ASI has helped wool textile firms politically since then with several re-authorizations of the provisions – the 2014 Farm Bill being the latest. Since that provision expires in late 2018, we are pleased the House ag committee has included it in the next installment of the Farm Bill. The pima cotton shirt business has similar issues and provisions to address, so we believe it makes sense to cover both industries in one provision as is proposed in HR 2. ASI implements the wool research portion of the provision and – while tiny compared to the benefit to wool manufacturers – is important to the wool programming the association delivers to producers, buyers and exporters of American wool.
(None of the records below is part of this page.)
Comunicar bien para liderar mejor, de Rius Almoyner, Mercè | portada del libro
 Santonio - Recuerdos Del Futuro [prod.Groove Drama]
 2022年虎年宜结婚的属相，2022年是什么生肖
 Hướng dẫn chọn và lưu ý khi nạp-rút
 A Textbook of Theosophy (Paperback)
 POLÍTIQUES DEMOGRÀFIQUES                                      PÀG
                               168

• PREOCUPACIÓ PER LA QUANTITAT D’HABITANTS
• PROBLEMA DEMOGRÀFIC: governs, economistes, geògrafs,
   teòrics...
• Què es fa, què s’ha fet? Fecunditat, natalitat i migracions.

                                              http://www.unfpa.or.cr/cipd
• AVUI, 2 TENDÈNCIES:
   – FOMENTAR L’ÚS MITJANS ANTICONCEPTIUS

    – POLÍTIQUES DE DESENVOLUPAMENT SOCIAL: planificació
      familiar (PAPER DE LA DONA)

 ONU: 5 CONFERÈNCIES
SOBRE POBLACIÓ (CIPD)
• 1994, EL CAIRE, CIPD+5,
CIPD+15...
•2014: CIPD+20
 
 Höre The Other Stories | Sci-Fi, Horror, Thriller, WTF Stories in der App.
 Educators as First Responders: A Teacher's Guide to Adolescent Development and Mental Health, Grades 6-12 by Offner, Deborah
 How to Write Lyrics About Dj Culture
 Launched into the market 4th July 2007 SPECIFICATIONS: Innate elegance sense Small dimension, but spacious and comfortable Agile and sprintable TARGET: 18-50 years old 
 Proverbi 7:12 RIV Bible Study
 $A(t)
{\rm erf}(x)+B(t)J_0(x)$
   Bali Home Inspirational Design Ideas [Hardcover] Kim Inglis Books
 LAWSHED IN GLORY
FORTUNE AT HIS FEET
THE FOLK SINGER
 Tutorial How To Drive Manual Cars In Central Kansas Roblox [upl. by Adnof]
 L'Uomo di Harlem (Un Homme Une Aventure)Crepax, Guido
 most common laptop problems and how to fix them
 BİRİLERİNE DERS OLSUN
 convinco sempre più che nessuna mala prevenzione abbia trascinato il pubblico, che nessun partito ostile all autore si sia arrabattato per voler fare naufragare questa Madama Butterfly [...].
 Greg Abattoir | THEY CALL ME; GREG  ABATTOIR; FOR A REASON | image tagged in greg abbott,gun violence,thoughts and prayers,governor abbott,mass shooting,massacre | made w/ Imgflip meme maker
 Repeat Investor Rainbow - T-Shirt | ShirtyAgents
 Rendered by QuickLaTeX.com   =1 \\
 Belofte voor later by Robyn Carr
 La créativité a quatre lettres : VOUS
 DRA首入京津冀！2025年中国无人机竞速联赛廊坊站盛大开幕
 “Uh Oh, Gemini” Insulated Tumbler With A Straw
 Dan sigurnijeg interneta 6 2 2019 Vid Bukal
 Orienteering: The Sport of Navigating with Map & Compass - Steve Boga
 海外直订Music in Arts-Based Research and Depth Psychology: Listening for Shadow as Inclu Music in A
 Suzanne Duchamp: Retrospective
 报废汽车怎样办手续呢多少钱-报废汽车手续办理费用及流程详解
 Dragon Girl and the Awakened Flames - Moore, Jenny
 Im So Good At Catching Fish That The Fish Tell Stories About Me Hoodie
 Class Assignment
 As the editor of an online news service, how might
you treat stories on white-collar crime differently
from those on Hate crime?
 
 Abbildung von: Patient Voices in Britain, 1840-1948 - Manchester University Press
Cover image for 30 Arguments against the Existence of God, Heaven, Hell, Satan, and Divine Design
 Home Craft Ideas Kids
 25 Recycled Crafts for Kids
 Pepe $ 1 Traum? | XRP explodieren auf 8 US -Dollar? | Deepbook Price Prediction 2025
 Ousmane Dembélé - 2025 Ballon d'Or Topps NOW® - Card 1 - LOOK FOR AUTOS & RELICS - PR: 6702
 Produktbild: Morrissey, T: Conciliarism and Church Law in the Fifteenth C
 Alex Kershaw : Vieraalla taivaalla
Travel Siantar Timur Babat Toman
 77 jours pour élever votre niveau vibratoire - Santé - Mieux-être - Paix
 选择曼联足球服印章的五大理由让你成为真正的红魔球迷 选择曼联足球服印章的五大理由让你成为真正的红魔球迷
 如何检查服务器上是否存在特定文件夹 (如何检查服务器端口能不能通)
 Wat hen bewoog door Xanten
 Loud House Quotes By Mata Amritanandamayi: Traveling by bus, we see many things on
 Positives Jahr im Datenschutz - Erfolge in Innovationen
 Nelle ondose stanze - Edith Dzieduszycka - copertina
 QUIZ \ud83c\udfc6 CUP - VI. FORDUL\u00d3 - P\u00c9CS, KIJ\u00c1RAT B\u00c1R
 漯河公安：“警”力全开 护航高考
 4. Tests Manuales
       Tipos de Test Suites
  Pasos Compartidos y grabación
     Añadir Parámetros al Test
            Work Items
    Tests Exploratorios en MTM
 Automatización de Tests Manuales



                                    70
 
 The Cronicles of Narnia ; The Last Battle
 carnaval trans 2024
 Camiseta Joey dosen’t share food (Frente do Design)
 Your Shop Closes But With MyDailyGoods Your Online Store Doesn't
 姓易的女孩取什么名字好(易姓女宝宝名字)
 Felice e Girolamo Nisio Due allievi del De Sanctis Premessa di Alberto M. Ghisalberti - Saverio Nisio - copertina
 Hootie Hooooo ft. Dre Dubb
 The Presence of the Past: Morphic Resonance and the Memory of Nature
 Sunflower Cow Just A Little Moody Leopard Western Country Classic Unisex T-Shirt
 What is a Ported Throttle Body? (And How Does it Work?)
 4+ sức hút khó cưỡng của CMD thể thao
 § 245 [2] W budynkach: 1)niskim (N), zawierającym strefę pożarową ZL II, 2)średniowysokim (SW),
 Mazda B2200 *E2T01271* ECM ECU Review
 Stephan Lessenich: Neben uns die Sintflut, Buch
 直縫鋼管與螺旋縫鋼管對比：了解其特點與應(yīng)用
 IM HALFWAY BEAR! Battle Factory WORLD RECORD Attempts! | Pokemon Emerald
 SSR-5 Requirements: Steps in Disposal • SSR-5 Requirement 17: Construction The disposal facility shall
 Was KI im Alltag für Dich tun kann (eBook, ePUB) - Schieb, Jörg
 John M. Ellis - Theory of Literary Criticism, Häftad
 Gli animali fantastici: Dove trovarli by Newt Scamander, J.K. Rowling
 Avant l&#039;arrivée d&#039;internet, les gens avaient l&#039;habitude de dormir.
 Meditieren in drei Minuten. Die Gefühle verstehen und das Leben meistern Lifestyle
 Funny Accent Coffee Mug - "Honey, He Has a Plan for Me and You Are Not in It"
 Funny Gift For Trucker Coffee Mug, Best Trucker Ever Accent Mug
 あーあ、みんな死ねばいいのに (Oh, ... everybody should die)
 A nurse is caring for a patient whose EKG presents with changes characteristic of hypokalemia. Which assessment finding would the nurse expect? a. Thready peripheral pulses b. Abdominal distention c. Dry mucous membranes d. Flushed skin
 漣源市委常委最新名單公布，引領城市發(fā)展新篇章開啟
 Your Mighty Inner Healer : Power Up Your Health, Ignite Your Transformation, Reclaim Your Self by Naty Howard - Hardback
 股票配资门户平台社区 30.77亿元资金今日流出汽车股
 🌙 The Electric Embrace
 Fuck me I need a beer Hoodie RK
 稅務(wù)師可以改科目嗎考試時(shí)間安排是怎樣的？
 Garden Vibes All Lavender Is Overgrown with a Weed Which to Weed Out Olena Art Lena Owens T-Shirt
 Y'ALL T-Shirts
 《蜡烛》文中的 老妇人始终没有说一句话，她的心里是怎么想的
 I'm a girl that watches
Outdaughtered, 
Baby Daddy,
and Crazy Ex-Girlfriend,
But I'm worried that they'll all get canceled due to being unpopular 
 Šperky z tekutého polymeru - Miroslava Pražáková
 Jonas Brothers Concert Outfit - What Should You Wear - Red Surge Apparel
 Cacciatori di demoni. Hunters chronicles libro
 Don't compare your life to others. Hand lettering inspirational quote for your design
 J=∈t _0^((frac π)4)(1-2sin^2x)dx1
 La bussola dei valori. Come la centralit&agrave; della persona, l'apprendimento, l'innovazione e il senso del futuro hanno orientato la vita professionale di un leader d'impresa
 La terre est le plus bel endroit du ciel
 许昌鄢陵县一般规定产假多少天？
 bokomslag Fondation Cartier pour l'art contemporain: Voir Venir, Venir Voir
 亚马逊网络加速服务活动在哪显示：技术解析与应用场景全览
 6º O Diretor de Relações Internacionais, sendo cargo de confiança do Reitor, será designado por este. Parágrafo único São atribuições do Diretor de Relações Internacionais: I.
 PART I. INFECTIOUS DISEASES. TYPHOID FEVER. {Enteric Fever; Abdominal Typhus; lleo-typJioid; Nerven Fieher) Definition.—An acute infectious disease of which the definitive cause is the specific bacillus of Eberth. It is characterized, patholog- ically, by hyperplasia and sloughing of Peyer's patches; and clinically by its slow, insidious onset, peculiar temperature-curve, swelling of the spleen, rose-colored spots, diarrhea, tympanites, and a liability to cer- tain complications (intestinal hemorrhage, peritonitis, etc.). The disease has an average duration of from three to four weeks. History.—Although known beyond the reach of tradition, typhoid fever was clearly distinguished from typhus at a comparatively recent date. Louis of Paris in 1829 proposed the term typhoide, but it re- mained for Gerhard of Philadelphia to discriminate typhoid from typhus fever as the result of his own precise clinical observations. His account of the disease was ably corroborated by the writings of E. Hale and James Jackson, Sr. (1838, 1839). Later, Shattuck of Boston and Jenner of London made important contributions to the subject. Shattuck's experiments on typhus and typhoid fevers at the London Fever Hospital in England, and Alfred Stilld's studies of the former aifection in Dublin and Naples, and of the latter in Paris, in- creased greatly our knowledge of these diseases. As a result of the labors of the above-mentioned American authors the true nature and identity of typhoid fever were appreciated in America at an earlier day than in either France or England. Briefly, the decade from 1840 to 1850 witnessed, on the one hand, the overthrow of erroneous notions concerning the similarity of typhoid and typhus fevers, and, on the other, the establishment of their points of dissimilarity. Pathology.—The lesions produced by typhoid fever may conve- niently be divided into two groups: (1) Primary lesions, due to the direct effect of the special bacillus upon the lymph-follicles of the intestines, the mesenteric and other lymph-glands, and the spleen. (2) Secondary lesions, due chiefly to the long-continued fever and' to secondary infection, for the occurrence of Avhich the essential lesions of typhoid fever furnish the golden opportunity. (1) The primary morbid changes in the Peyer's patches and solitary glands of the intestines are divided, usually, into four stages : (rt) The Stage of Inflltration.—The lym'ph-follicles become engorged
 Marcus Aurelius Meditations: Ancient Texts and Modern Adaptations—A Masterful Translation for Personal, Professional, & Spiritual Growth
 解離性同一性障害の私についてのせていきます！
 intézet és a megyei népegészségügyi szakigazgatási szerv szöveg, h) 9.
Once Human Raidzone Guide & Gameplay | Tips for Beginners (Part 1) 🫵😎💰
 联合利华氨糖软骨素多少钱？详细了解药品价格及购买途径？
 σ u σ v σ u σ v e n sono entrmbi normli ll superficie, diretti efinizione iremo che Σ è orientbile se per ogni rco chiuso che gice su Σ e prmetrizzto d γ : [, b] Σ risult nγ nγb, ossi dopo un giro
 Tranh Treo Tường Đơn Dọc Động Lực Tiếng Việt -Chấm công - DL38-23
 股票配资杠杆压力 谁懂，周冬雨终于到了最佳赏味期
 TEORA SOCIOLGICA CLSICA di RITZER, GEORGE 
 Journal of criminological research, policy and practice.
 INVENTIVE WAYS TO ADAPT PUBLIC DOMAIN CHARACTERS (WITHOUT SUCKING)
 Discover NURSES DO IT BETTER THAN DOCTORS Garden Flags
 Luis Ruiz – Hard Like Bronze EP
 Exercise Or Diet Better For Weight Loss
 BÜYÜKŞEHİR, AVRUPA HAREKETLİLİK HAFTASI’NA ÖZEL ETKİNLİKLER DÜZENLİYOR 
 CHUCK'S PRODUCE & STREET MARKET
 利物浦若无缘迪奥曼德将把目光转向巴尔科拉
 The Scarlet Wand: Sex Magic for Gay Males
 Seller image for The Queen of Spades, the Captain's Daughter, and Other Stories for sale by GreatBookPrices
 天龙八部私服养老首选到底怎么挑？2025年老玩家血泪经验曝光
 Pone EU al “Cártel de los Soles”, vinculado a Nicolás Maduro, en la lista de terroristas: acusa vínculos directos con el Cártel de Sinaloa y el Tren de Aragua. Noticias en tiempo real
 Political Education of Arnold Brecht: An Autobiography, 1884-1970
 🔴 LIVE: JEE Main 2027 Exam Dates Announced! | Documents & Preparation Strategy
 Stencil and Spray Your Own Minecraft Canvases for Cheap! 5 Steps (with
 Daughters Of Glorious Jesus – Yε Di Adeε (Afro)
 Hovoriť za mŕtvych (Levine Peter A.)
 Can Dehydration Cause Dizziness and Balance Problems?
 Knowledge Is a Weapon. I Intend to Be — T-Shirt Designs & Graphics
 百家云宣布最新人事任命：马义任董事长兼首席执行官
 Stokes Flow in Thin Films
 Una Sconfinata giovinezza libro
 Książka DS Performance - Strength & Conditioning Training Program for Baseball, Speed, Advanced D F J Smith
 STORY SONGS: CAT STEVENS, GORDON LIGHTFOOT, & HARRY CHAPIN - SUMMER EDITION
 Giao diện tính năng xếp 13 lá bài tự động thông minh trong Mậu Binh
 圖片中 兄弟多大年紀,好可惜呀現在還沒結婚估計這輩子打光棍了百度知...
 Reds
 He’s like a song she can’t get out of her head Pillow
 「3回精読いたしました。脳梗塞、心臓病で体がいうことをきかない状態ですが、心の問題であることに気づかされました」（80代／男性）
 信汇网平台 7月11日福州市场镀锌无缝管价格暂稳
The Farm Bill provides some risk management for sheep production with a marketing loan for wool, and we also support the emergency provisions for livestock producers authorized to address droughts and storms. In testimony before the agriculture committee in 2017 and during the spring trip in march, ASI asked for support of an update to the wool loan program. Market conditions in 2002 are much different than the situation today, so an update is warranted. The committee didn’t have the necessary funding for an update in the initial version of the bill, but know that we are at the top of the list for opportunities to tackle higher loan rates.

The House committee also addresses the livestock industry request for an animal health vaccine bank and animal disease and preparedness response, which is impressive. It is an expensive undertaking to prepare for a foot-and-mouth disease crisis. Many nations have a vaccine bank established already.

The proposed Farm Bill continues the emergency provisions for livestock producers authorized to address droughts and storms, which seems to hit some region of the country every year. When it happens, this is a great tool to assist with bankers and financing.

As of this writing, the House committee had passed the bill and sent it to the floor. ASI is already working with Senate agriculture committee leaders on the same requests and in the coming months hopefully we get all of our requests in the final legislation.

We hope those efforts are successful, and we will keep you apprised in future issues of the Sheep Industry News.